Our little flock of girls got an upgrade on their home today! They’ve been in the “Eggloo” for almost a year now, the strawbale coop we built as a temporary home for them last winter. It worked great as a fast, cheap, warm winter home, and it’s held up surprisingly well through the summer, but I knew it wouldn’t last another winter. So it’s been a long time coming, but we’re finally moving them out of the good ol’ Eggloo, and into a “real” coop, which I’m super proud of. It’s the first thing Frank and I have built together, and since neither of us have a ton of building experience, it was definitely a big learning project. I had a general idea of what I wanted, so we started with a rough sketch on a sheet of graph paper and little by little we managed to bring it to three-dimensional life. At almost every step along the way we’d have to stop and re-think our process, “Ok we did that, now how on earth are we going to make the next bit work…” There were a few frustrated moments, and we spent a lot of time laughing at ourselves! Of course, everything took longer than we had expected. The three days we had allotted to construction came and went too quickly. Then we got slowed down looking for used roofing material, and then slowed down further just trying to find time to do the last few things. It sat in the barn roof-less for a dangerously long time (we’ve been busy with out of town guests, harvest, fruit preservation, wine making, participation in a fundraising relay race, and life in general) but we finally put the roof on yesterday, and today I installed the roost and the old nest box from the Eggloo. Our new coop, which is still in need of a clever name, is mounted on wheels, so I rolled it down the driveway and out into the field, and after dark, moved the sleepy chickens from their old home into their new! I’ll keep you posted on how they adapt to the changes!
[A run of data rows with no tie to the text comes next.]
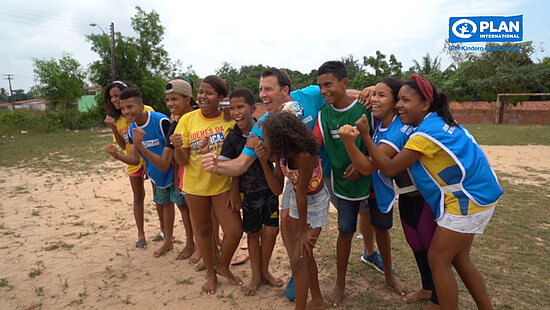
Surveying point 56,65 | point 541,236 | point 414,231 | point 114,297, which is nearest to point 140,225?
point 114,297

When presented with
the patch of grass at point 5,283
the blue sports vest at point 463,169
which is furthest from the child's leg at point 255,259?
the patch of grass at point 5,283

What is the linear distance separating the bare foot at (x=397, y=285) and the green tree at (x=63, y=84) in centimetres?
2378

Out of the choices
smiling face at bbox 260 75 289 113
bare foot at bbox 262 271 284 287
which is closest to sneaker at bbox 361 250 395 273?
bare foot at bbox 262 271 284 287

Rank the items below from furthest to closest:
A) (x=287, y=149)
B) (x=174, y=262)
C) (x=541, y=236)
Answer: (x=541, y=236), (x=174, y=262), (x=287, y=149)

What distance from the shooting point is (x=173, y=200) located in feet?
13.1

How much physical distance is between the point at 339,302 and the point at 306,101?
1.85 meters

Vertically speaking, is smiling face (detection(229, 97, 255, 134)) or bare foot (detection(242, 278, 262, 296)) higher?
smiling face (detection(229, 97, 255, 134))

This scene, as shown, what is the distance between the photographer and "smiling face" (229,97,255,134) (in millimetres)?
3010

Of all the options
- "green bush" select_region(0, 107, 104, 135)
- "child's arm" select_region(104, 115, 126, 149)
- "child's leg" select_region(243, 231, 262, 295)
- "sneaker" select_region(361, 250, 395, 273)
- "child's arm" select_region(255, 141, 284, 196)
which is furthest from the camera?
"green bush" select_region(0, 107, 104, 135)

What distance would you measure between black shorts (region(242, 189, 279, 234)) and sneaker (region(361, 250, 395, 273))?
1202mm

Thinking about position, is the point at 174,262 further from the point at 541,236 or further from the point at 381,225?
the point at 541,236

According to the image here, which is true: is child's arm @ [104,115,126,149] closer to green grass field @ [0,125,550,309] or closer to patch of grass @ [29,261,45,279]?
patch of grass @ [29,261,45,279]

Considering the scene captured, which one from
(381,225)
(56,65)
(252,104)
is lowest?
(381,225)

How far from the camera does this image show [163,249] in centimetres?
413
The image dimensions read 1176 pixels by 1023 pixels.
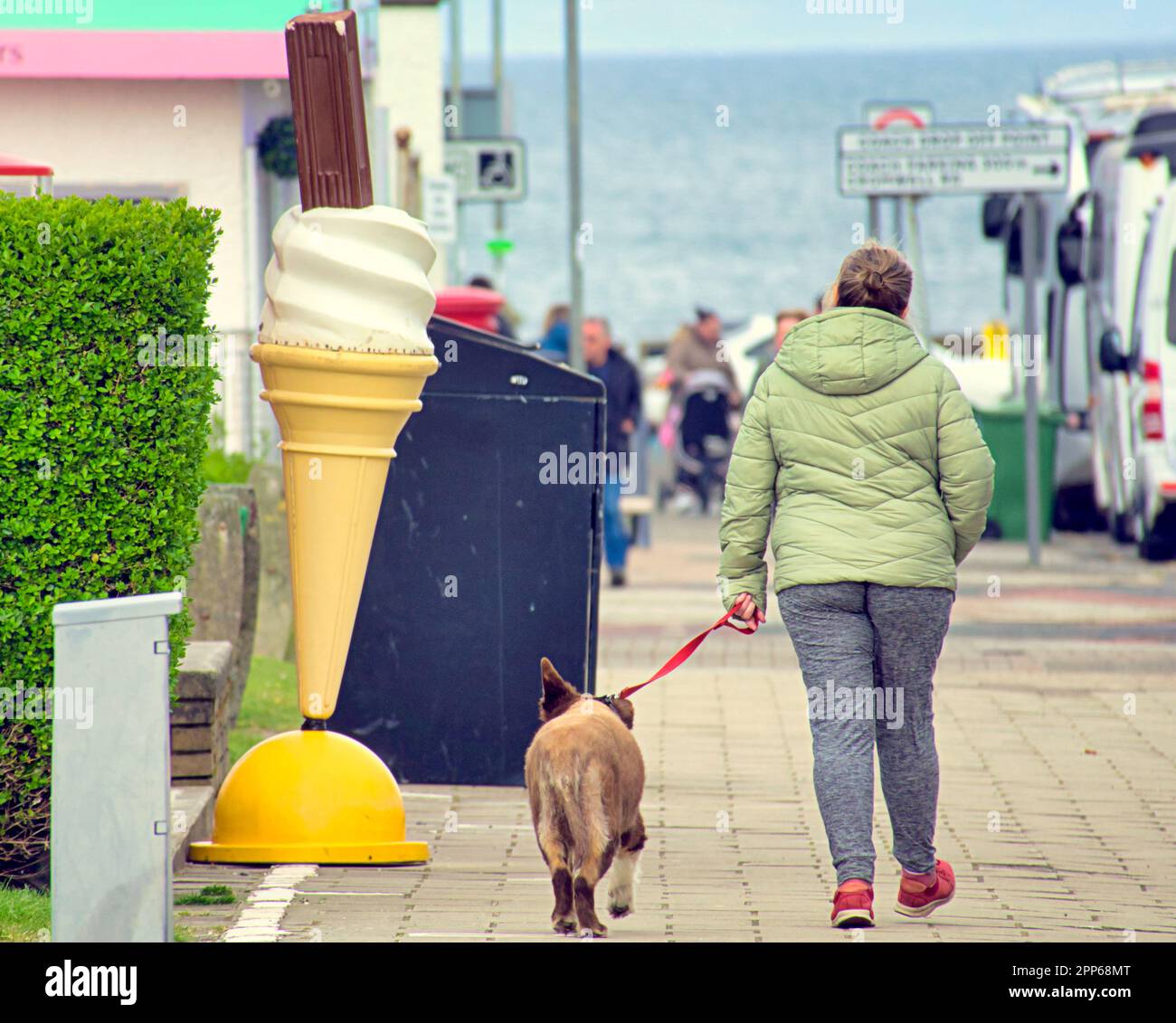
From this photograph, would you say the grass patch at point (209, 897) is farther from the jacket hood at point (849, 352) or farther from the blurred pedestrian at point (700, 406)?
the blurred pedestrian at point (700, 406)

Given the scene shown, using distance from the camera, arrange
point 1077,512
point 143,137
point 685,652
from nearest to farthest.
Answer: point 685,652, point 143,137, point 1077,512

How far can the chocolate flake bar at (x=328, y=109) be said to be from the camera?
20.9ft

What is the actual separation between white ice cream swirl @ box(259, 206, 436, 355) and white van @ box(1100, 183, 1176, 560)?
11.1m

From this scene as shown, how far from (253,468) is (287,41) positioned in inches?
194

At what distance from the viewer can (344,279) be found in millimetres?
6422

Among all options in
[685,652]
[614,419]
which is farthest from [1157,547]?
[685,652]

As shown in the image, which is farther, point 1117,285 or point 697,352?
point 697,352

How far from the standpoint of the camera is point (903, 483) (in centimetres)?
596

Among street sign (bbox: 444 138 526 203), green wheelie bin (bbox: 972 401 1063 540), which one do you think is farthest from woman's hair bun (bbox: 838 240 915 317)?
street sign (bbox: 444 138 526 203)

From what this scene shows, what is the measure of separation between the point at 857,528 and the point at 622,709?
83 cm

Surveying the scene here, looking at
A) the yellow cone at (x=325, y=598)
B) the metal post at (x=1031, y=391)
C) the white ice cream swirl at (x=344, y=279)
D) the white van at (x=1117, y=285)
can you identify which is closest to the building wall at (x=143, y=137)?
the metal post at (x=1031, y=391)

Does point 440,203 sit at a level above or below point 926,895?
above

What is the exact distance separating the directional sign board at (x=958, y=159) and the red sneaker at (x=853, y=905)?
1163cm

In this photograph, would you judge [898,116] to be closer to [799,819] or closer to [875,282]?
[799,819]
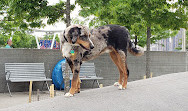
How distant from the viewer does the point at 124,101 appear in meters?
5.56

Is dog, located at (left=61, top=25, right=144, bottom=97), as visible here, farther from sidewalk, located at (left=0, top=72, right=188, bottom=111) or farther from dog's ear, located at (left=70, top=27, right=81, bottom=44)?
sidewalk, located at (left=0, top=72, right=188, bottom=111)

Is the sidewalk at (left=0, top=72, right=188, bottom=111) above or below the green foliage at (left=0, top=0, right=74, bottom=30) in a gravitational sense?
below

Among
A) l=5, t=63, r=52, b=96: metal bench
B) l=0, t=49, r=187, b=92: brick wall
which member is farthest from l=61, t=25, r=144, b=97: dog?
l=0, t=49, r=187, b=92: brick wall

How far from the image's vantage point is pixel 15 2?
8.58m

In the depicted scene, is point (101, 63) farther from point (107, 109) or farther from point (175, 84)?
point (107, 109)

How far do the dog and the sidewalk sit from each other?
296 millimetres

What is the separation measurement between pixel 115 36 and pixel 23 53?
649cm

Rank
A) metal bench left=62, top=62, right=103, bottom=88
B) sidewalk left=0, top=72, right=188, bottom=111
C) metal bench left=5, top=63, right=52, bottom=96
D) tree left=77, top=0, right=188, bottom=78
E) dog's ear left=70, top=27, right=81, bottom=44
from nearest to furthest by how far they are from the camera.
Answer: dog's ear left=70, top=27, right=81, bottom=44 → sidewalk left=0, top=72, right=188, bottom=111 → metal bench left=5, top=63, right=52, bottom=96 → tree left=77, top=0, right=188, bottom=78 → metal bench left=62, top=62, right=103, bottom=88

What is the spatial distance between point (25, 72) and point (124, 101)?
6545 millimetres

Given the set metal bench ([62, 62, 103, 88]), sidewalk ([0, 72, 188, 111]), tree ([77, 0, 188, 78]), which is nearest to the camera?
sidewalk ([0, 72, 188, 111])

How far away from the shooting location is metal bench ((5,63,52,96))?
1078 centimetres

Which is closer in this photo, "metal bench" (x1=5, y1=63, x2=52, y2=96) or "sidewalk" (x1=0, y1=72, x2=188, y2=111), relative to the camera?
"sidewalk" (x1=0, y1=72, x2=188, y2=111)

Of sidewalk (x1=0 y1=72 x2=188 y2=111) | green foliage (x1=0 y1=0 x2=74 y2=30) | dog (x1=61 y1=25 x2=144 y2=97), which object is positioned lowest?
sidewalk (x1=0 y1=72 x2=188 y2=111)

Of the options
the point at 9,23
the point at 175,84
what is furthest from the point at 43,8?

In the meantime, some photos for your enjoyment:
It’s sitting up on bricks where the wheels will be, patiently waiting for mobility…
Can you tell how proud I am? It’s already taking shape.
We had a bunch of hardware cloth we had dug out of the yard, the previous owners had used it to gopher proof their flower beds. It wasn’t quite what we wanted there, but it worked great for flooring, and to provide plenty of air flow along the upper walls.
(I think we must be missing a few photos, it feels like this step took a lot longer)
Because then magically… Voila:
And roof on! Tah-dah! Finished coop.
Isn’t it purdy?
I think the chickens will love it… I sure do.